→ **DATA UNDER STUDY**:
☆ ☆ ☆ ☆ ☆
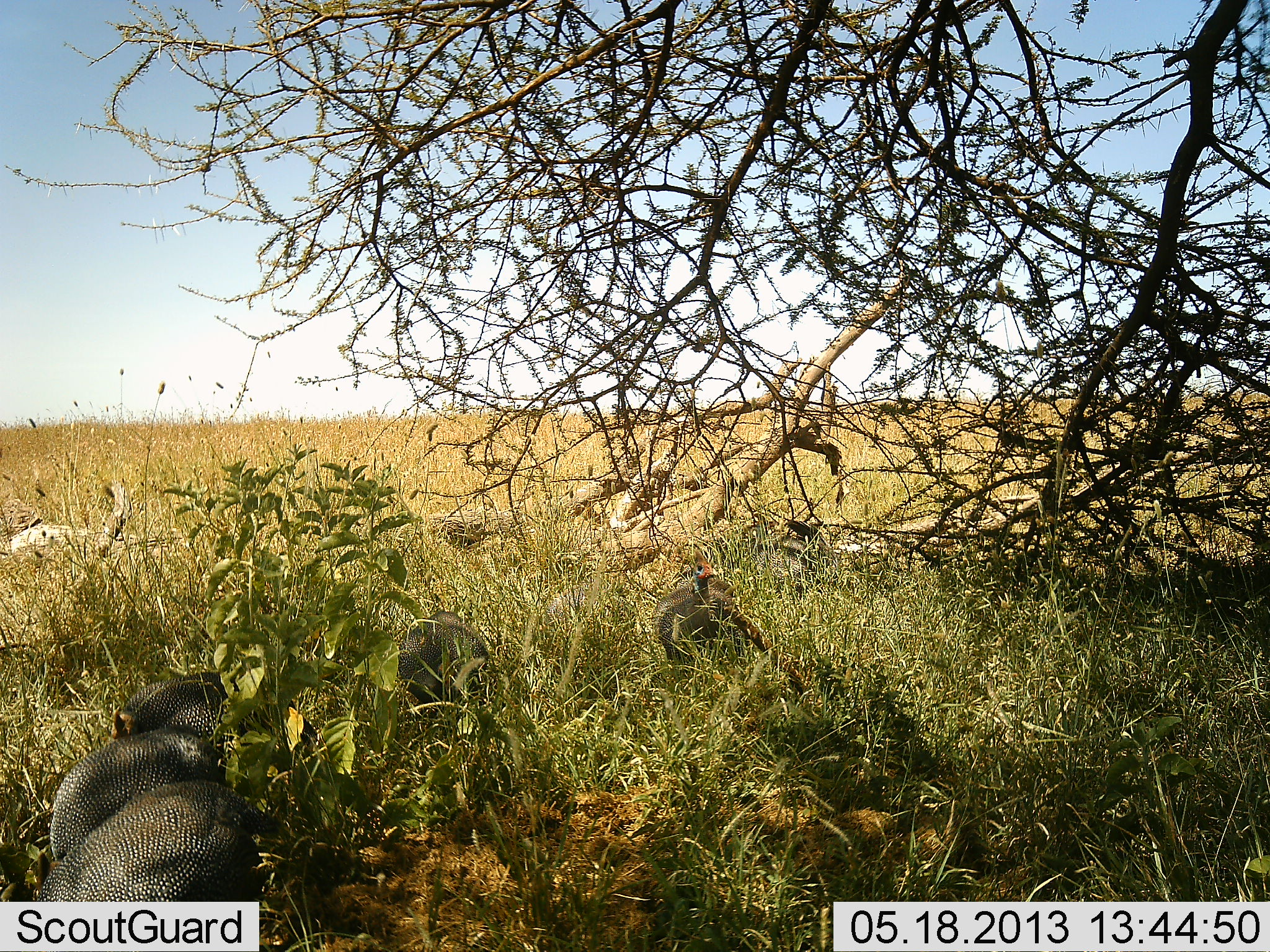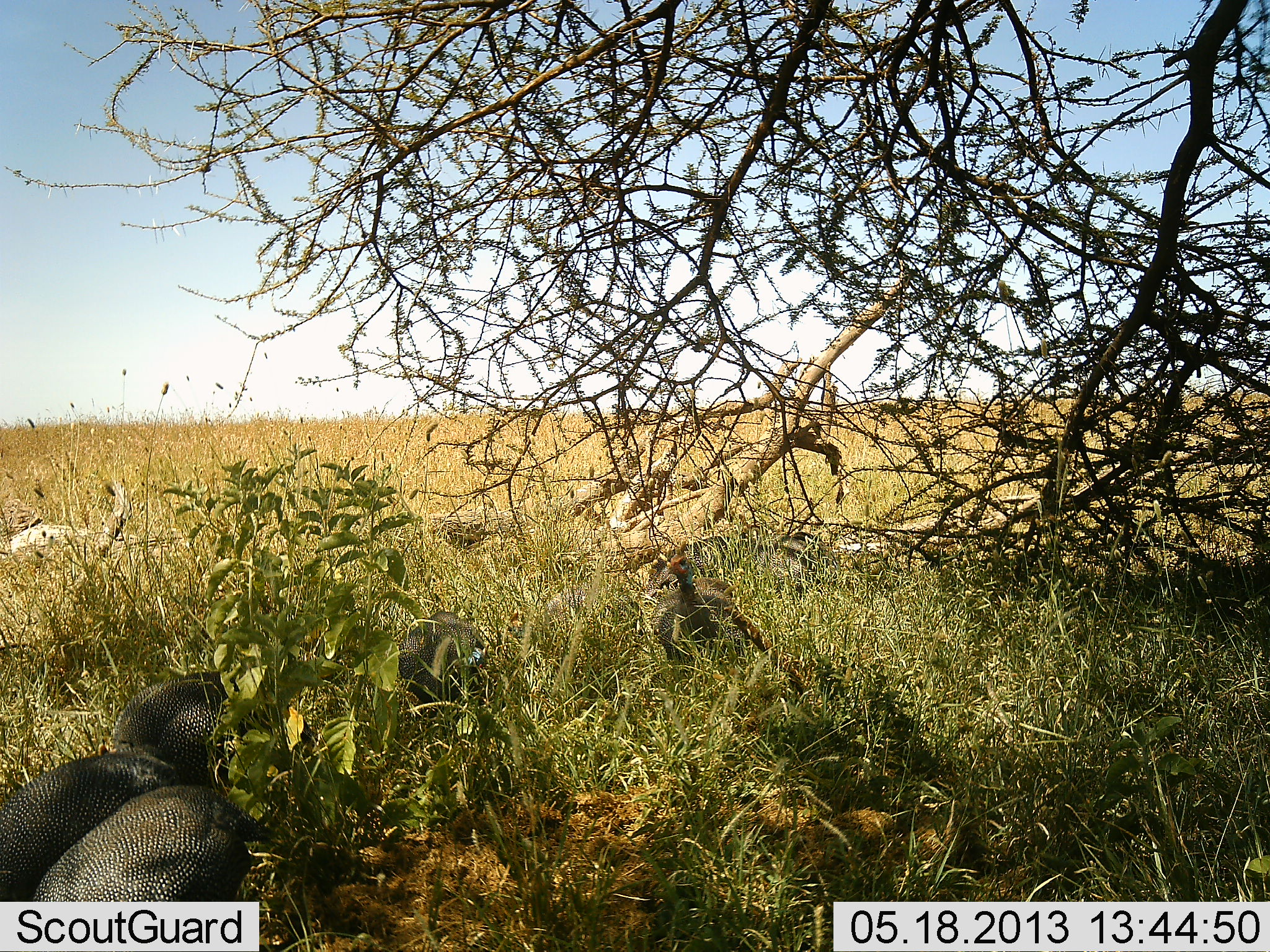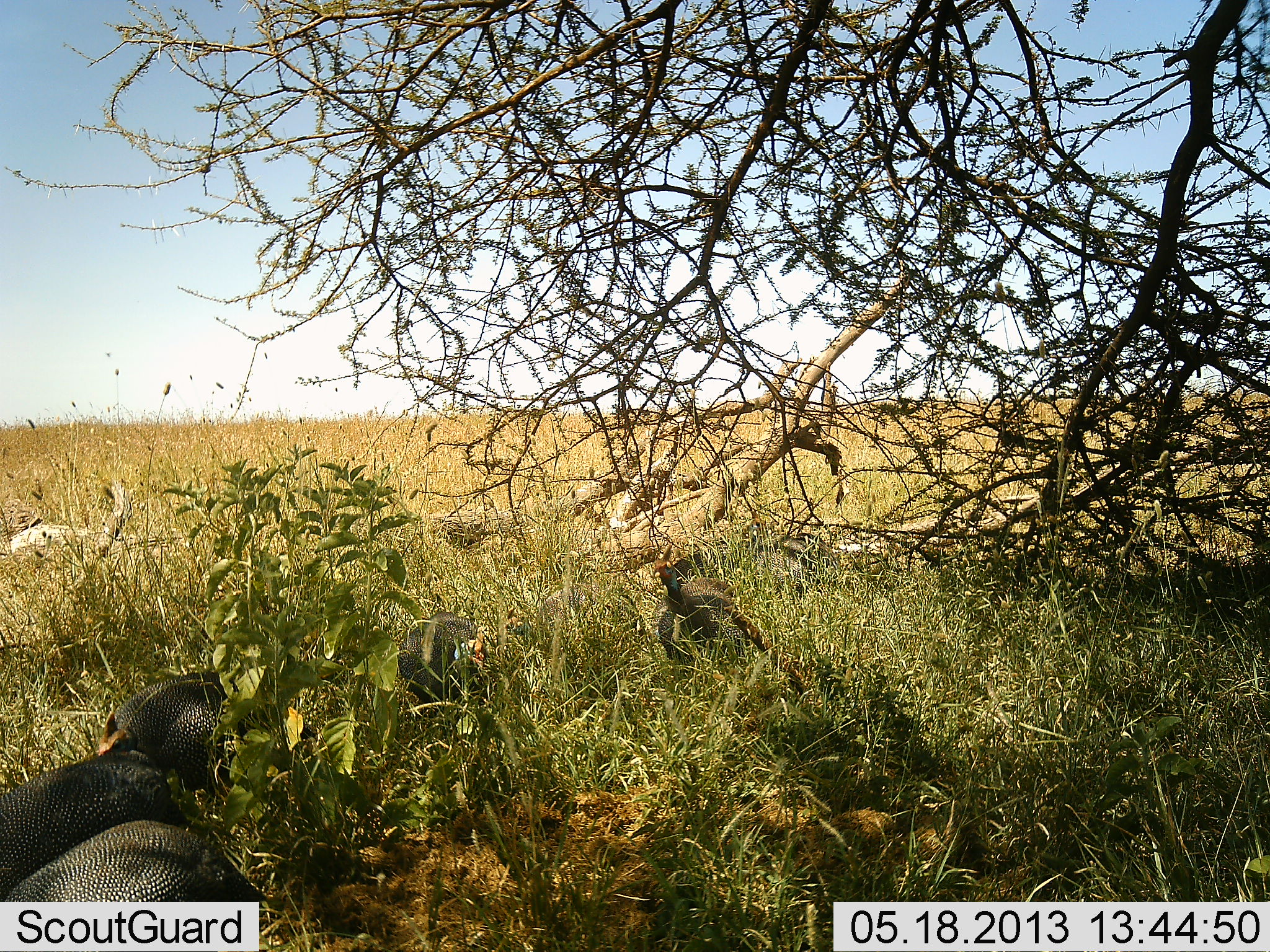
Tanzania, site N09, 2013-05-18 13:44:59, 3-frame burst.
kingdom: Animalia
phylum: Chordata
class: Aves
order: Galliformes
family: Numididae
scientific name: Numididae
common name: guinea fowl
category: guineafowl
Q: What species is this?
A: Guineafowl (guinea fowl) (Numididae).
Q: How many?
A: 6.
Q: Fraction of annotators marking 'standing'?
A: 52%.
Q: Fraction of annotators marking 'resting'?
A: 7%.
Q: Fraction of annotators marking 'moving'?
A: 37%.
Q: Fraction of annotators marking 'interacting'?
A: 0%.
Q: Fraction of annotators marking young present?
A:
☆ ☆ ☆ ☆ ☆
→ **WORK TASK**:
Copy each line of the preceding data that contains the string "marking".

→ **WRITTEN SOLUTION**:
Q: Fraction of annotators marking 'standing'?
Q: Fraction of annotators marking 'resting'?
Q: Fraction of annotators marking 'moving'?
Q: Fraction of annotators marking 'interacting'?
Q: Fraction of annotators marking young present?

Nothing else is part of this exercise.